-- Start of Supplied passage --

Production expenses were $13.3 million in the fourth quarter of 2017 compared to $11.7 million in the fourth quarter of 2016. On a per unit basis, production expenses decreased to $8.65 per Boe in the fourth quarter of 2017, compared to $9.31 per Boe in the fourth quarter of 2016. On an absolute dollar basis, the increase in production expenses in the fourth quarter of 2017 as compared to the fourth quarter of 2016 was primarily due to higher processing costs and salt water disposal costs, a 22% increase in production levels, and a 7% increase in the total number of net producing wells.

Production Taxes

Production taxes were $6.6 million in the fourth quarter of 2017 compared to $4.5 million in the fourth quarter of 2016. The increase is due to higher commodity prices and higher production levels, which increased oil and natural gas sales in the fourth quarter of 2017 as compared to the fourth quarter of 2016. As a percentage of oil and natural gas sales, production taxes were 9.2% and 9.5% in the fourth quarter of 2017 and 2016, respectively. This decrease in production tax rates as a percentage of oil and natural gas sales is due to a change in sales mix, as production taxes on natural gas and NGL sales are at a lower percentage than that of crude oil sales. Crude oil sales represented 92% of oil and natural gas sales in the fourth quarter of 2017 compared to 94% in the fourth quarter of 2016.

General and Administrative Expense

General and administrative expenses were $3.1 million in the fourth quarter of 2017 compared to $3.7 million in the fourth quarter of 2016. The decrease was primarily due to a $0.9 million decrease in legal and other professional expenses, partially offset by a $0.2 million increase in compensation expenses.

Depletion, Depreciation, Amortization and Accretion

Depletion, depreciation, amortization and accretion (“DD&A”) was $17.6 million in the fourth quarter of 2017 compared to $13.5 million in the fourth quarter of 2016. Depletion expense, the largest component of DD&A, was $17.5 million in the fourth quarter of 2017 compared to $13.4 million in the fourth quarter of 2016. The aggregate increase in depletion expense was driven by a 22% increase in production levels coupled with a 7% increase in the depletion rate per Boe. On a per unit basis, depletion expense was $11.33 per Boe in the fourth quarter of 2017 compared to $10.61 per Boe in the fourth quarter of 2016. Depreciation, amortization and accretion was $0.2 million in the fourth quarter of 2017 and 2016.

-- End of Supplied passage --

* Task statement: Copy the quarterly expense discussion between "General and administrative expenses" and "in compensation expenses.", inclusive, swapping "compensation expenses" out for "salary costs".

-- Start of Record list --

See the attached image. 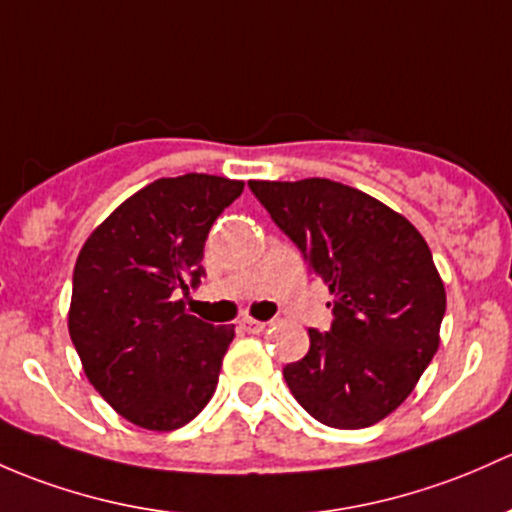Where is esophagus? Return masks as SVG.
I'll use <instances>...</instances> for the list:
<instances>
[{"label": "esophagus", "mask_w": 512, "mask_h": 512, "mask_svg": "<svg viewBox=\"0 0 512 512\" xmlns=\"http://www.w3.org/2000/svg\"><path fill=\"white\" fill-rule=\"evenodd\" d=\"M240 331L245 333H260L262 328H265V321H257V319H250V316H245V319L238 321Z\"/></svg>", "instance_id": "1"}]
</instances>
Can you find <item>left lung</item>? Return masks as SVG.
I'll return each mask as SVG.
<instances>
[{
  "instance_id": "1",
  "label": "left lung",
  "mask_w": 512,
  "mask_h": 512,
  "mask_svg": "<svg viewBox=\"0 0 512 512\" xmlns=\"http://www.w3.org/2000/svg\"><path fill=\"white\" fill-rule=\"evenodd\" d=\"M247 186L333 294L331 331L309 328V351L284 368L289 390L326 427L380 422L410 397L439 348L446 292L432 250L405 215L353 186Z\"/></svg>"
}]
</instances>
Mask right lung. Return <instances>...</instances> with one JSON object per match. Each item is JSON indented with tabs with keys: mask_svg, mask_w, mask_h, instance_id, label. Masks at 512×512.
<instances>
[{
	"mask_svg": "<svg viewBox=\"0 0 512 512\" xmlns=\"http://www.w3.org/2000/svg\"><path fill=\"white\" fill-rule=\"evenodd\" d=\"M242 181L184 174L144 186L90 233L73 270L68 331L90 385L152 432L191 422L218 385L235 326L186 314L203 245Z\"/></svg>",
	"mask_w": 512,
	"mask_h": 512,
	"instance_id": "obj_1",
	"label": "right lung"
}]
</instances>
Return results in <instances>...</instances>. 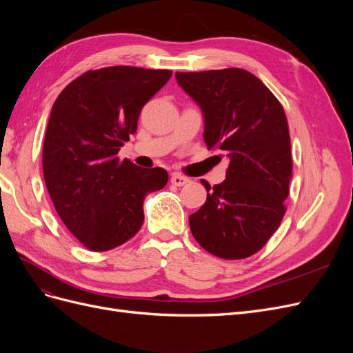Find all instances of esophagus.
<instances>
[{
    "mask_svg": "<svg viewBox=\"0 0 353 353\" xmlns=\"http://www.w3.org/2000/svg\"><path fill=\"white\" fill-rule=\"evenodd\" d=\"M170 183H172L175 187H183L190 183V179L187 176L179 175V174H174L172 176H170Z\"/></svg>",
    "mask_w": 353,
    "mask_h": 353,
    "instance_id": "esophagus-1",
    "label": "esophagus"
}]
</instances>
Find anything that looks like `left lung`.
Segmentation results:
<instances>
[{"label":"left lung","mask_w":353,"mask_h":353,"mask_svg":"<svg viewBox=\"0 0 353 353\" xmlns=\"http://www.w3.org/2000/svg\"><path fill=\"white\" fill-rule=\"evenodd\" d=\"M176 82L196 101L209 150L230 160L225 181L190 215L203 249L222 259H244L261 250L280 227L293 176L290 134L275 95L250 72L230 68L176 72Z\"/></svg>","instance_id":"left-lung-1"}]
</instances>
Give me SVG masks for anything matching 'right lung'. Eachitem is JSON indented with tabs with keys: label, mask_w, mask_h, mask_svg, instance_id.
Masks as SVG:
<instances>
[{
	"label": "right lung",
	"mask_w": 353,
	"mask_h": 353,
	"mask_svg": "<svg viewBox=\"0 0 353 353\" xmlns=\"http://www.w3.org/2000/svg\"><path fill=\"white\" fill-rule=\"evenodd\" d=\"M170 77L134 66L90 70L52 104L42 150L46 185L68 230L92 252L132 239L144 222L145 196L168 183L163 168L144 169L116 154Z\"/></svg>",
	"instance_id": "add662e5"
}]
</instances>
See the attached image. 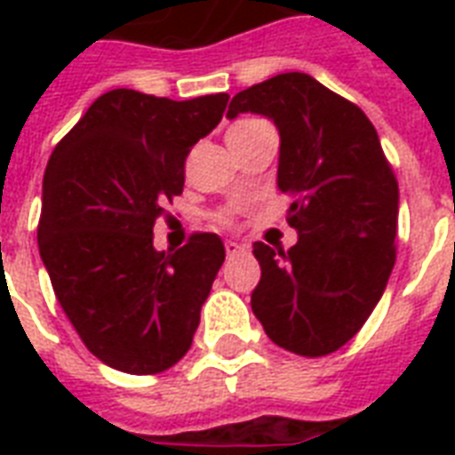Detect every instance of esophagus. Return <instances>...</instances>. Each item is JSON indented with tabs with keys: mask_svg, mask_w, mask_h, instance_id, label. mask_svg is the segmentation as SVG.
Returning <instances> with one entry per match:
<instances>
[{
	"mask_svg": "<svg viewBox=\"0 0 455 455\" xmlns=\"http://www.w3.org/2000/svg\"><path fill=\"white\" fill-rule=\"evenodd\" d=\"M224 248H227L228 257H235V255H241V252H245V245H241V243H234V241H228Z\"/></svg>",
	"mask_w": 455,
	"mask_h": 455,
	"instance_id": "1",
	"label": "esophagus"
}]
</instances>
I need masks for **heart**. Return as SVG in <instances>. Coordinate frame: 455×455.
<instances>
[{
	"label": "heart",
	"mask_w": 455,
	"mask_h": 455,
	"mask_svg": "<svg viewBox=\"0 0 455 455\" xmlns=\"http://www.w3.org/2000/svg\"><path fill=\"white\" fill-rule=\"evenodd\" d=\"M255 123H262V120H243V123H238V124H234V127H231V130H228V134H231V132H238V130H245V127H250V124H255ZM224 220H227V217H224Z\"/></svg>",
	"instance_id": "b5f03b06"
}]
</instances>
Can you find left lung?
<instances>
[{
	"instance_id": "obj_1",
	"label": "left lung",
	"mask_w": 455,
	"mask_h": 455,
	"mask_svg": "<svg viewBox=\"0 0 455 455\" xmlns=\"http://www.w3.org/2000/svg\"><path fill=\"white\" fill-rule=\"evenodd\" d=\"M281 134L278 188L291 198V250L255 243L252 311L271 342L325 356L361 331L396 259L399 186L366 113L311 75L283 73L234 96Z\"/></svg>"
}]
</instances>
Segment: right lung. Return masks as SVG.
Wrapping results in <instances>:
<instances>
[{"label": "right lung", "mask_w": 455, "mask_h": 455, "mask_svg": "<svg viewBox=\"0 0 455 455\" xmlns=\"http://www.w3.org/2000/svg\"><path fill=\"white\" fill-rule=\"evenodd\" d=\"M227 101L113 89L49 157L39 255L82 342L116 371L163 373L191 349L224 243L193 234L177 252H157L153 227L184 191L186 157Z\"/></svg>", "instance_id": "obj_1"}]
</instances>
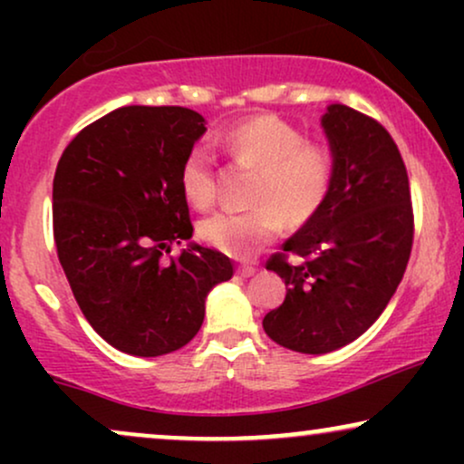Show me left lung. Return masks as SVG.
Segmentation results:
<instances>
[{
    "label": "left lung",
    "instance_id": "left-lung-1",
    "mask_svg": "<svg viewBox=\"0 0 464 464\" xmlns=\"http://www.w3.org/2000/svg\"><path fill=\"white\" fill-rule=\"evenodd\" d=\"M205 130L185 106H121L56 165L54 242L73 299L111 347L137 358L185 347L207 295L233 276L227 255L191 242L183 174Z\"/></svg>",
    "mask_w": 464,
    "mask_h": 464
}]
</instances>
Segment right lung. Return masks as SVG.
Segmentation results:
<instances>
[{"mask_svg":"<svg viewBox=\"0 0 464 464\" xmlns=\"http://www.w3.org/2000/svg\"><path fill=\"white\" fill-rule=\"evenodd\" d=\"M321 124L332 148L327 194L266 262L287 292L264 332L299 353L344 347L380 318L414 237L406 165L384 126L344 104L329 106Z\"/></svg>","mask_w":464,"mask_h":464,"instance_id":"right-lung-1","label":"right lung"}]
</instances>
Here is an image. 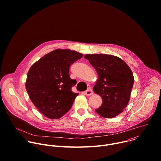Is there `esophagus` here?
<instances>
[{"instance_id": "esophagus-1", "label": "esophagus", "mask_w": 161, "mask_h": 161, "mask_svg": "<svg viewBox=\"0 0 161 161\" xmlns=\"http://www.w3.org/2000/svg\"><path fill=\"white\" fill-rule=\"evenodd\" d=\"M93 93V92L91 88H88L86 91H85V94L87 96H90Z\"/></svg>"}]
</instances>
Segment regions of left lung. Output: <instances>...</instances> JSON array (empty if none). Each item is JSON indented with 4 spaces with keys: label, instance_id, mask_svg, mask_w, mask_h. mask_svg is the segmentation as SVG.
<instances>
[{
    "label": "left lung",
    "instance_id": "1",
    "mask_svg": "<svg viewBox=\"0 0 161 161\" xmlns=\"http://www.w3.org/2000/svg\"><path fill=\"white\" fill-rule=\"evenodd\" d=\"M86 59L97 71L98 79L93 88L101 96L102 103L95 111L112 118L121 114L130 98L134 78L130 67L118 57L108 54H87Z\"/></svg>",
    "mask_w": 161,
    "mask_h": 161
}]
</instances>
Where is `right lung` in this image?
Masks as SVG:
<instances>
[{"mask_svg": "<svg viewBox=\"0 0 161 161\" xmlns=\"http://www.w3.org/2000/svg\"><path fill=\"white\" fill-rule=\"evenodd\" d=\"M82 57L76 51L57 49L30 68L26 90L33 103L45 117L59 119L71 109L78 93L71 90L76 80L70 78L69 68Z\"/></svg>", "mask_w": 161, "mask_h": 161, "instance_id": "obj_1", "label": "right lung"}]
</instances>
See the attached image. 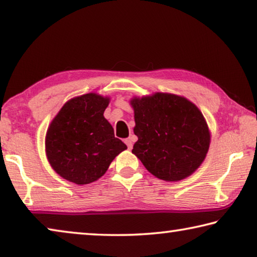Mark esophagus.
I'll use <instances>...</instances> for the list:
<instances>
[{"instance_id": "1", "label": "esophagus", "mask_w": 257, "mask_h": 257, "mask_svg": "<svg viewBox=\"0 0 257 257\" xmlns=\"http://www.w3.org/2000/svg\"><path fill=\"white\" fill-rule=\"evenodd\" d=\"M124 143H125V145L128 146V149H129V150H132V149H133L134 141H133V138H132V137H129V138H127V139H124Z\"/></svg>"}]
</instances>
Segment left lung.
<instances>
[{"label":"left lung","mask_w":257,"mask_h":257,"mask_svg":"<svg viewBox=\"0 0 257 257\" xmlns=\"http://www.w3.org/2000/svg\"><path fill=\"white\" fill-rule=\"evenodd\" d=\"M134 133L138 137L133 153L152 175L179 181L196 171L210 147V132L195 104L178 95L155 93L134 97Z\"/></svg>","instance_id":"left-lung-1"}]
</instances>
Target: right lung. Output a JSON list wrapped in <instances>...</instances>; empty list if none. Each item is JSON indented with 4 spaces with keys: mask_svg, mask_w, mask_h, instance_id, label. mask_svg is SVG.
<instances>
[{
    "mask_svg": "<svg viewBox=\"0 0 257 257\" xmlns=\"http://www.w3.org/2000/svg\"><path fill=\"white\" fill-rule=\"evenodd\" d=\"M110 98L95 93L68 101L52 120L45 138L47 160L60 177L87 185L99 179L127 150L103 113Z\"/></svg>",
    "mask_w": 257,
    "mask_h": 257,
    "instance_id": "add662e5",
    "label": "right lung"
}]
</instances>
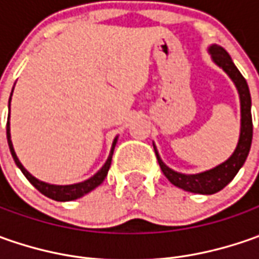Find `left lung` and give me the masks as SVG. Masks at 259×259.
Returning a JSON list of instances; mask_svg holds the SVG:
<instances>
[{
  "label": "left lung",
  "mask_w": 259,
  "mask_h": 259,
  "mask_svg": "<svg viewBox=\"0 0 259 259\" xmlns=\"http://www.w3.org/2000/svg\"><path fill=\"white\" fill-rule=\"evenodd\" d=\"M209 53L212 56L216 65L222 67L225 73L232 79V82L238 89L239 101H241V134L239 141L235 148L234 154L231 155L225 163L216 165L214 168H210L207 171L199 174H182L171 170L170 167L163 163L160 158L158 151L154 145L155 155L158 160V164L161 167V171L168 179V182L186 192L200 194H213L219 190H222L226 184L232 182L239 168L244 165L246 157L249 154V148L252 143V115H251V94L249 88L245 80V77L241 75L238 67L234 65L231 56L224 47L218 45H212L209 47Z\"/></svg>",
  "instance_id": "left-lung-1"
}]
</instances>
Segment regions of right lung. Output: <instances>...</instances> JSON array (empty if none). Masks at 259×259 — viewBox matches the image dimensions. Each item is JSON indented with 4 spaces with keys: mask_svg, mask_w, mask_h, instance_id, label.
Segmentation results:
<instances>
[{
    "mask_svg": "<svg viewBox=\"0 0 259 259\" xmlns=\"http://www.w3.org/2000/svg\"><path fill=\"white\" fill-rule=\"evenodd\" d=\"M11 95H13V92H11ZM10 102H11V98H10V101H8V106H10ZM116 140H118V137L115 138L114 143H112V148H111V153H109V157H108L106 163H105V164L102 165V168H101L96 174H94L91 179H88V180L82 182V183L57 186V184L45 183V182L35 179L34 176H31V174L28 173L24 168V165L20 163L18 157L15 154L13 143H11V134H10V114H8V121H7V141H8V147H10V151H11V155H13V158H14L17 167L23 171V174L27 177V180L33 184L40 193L45 194L47 197H50V199H53V200H57V202H70V200L79 199V197L85 196L86 193L92 192L94 189H96L99 184L104 182L106 174H108V170H109V167H111V161H112V154H114V148L115 144H116Z\"/></svg>",
    "mask_w": 259,
    "mask_h": 259,
    "instance_id": "obj_1",
    "label": "right lung"
}]
</instances>
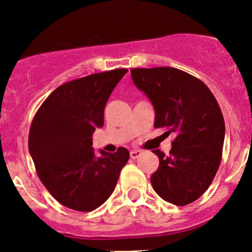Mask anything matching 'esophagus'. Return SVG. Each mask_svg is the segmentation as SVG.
Listing matches in <instances>:
<instances>
[{"instance_id":"34e87169","label":"esophagus","mask_w":252,"mask_h":252,"mask_svg":"<svg viewBox=\"0 0 252 252\" xmlns=\"http://www.w3.org/2000/svg\"><path fill=\"white\" fill-rule=\"evenodd\" d=\"M140 155H141V151H139V150H131V151H130V157L133 159L138 158V157L140 156Z\"/></svg>"}]
</instances>
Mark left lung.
<instances>
[{
  "label": "left lung",
  "instance_id": "obj_1",
  "mask_svg": "<svg viewBox=\"0 0 252 252\" xmlns=\"http://www.w3.org/2000/svg\"><path fill=\"white\" fill-rule=\"evenodd\" d=\"M130 74L154 106L155 128L175 134L169 156L154 150L159 166L152 188L164 201L191 204L208 189L222 158L225 126L217 100L201 80L177 68H134Z\"/></svg>",
  "mask_w": 252,
  "mask_h": 252
}]
</instances>
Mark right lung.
<instances>
[{"label":"right lung","instance_id":"1","mask_svg":"<svg viewBox=\"0 0 252 252\" xmlns=\"http://www.w3.org/2000/svg\"><path fill=\"white\" fill-rule=\"evenodd\" d=\"M126 69L96 73L58 86L35 114L29 152L37 175L60 204L80 212L100 207L116 188L129 151L95 154L93 134L103 126L112 91Z\"/></svg>","mask_w":252,"mask_h":252}]
</instances>
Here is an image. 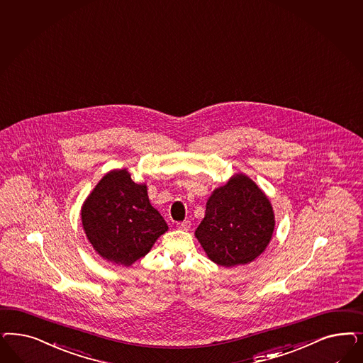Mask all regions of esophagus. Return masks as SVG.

-- End of Record list --

* Result of the task:
General and administrative expenses were $3.1 million in the fourth quarter of 2017 compared to $3.7 million in the fourth quarter of 2016. The decrease was primarily due to a $0.9 million decrease in legal and other professional expenses, partially offset by a $0.2 million increase in salary costs.